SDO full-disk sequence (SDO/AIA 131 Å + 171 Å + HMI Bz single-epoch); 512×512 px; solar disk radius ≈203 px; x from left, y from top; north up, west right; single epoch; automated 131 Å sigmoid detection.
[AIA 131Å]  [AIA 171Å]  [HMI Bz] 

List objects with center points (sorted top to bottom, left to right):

________________________________________

● **REQUIRED WORK**:
Count the lines in the listing above that contain the string "left", and give only the count.

● **OUTPUT FOR THIS EXERCISE**:
2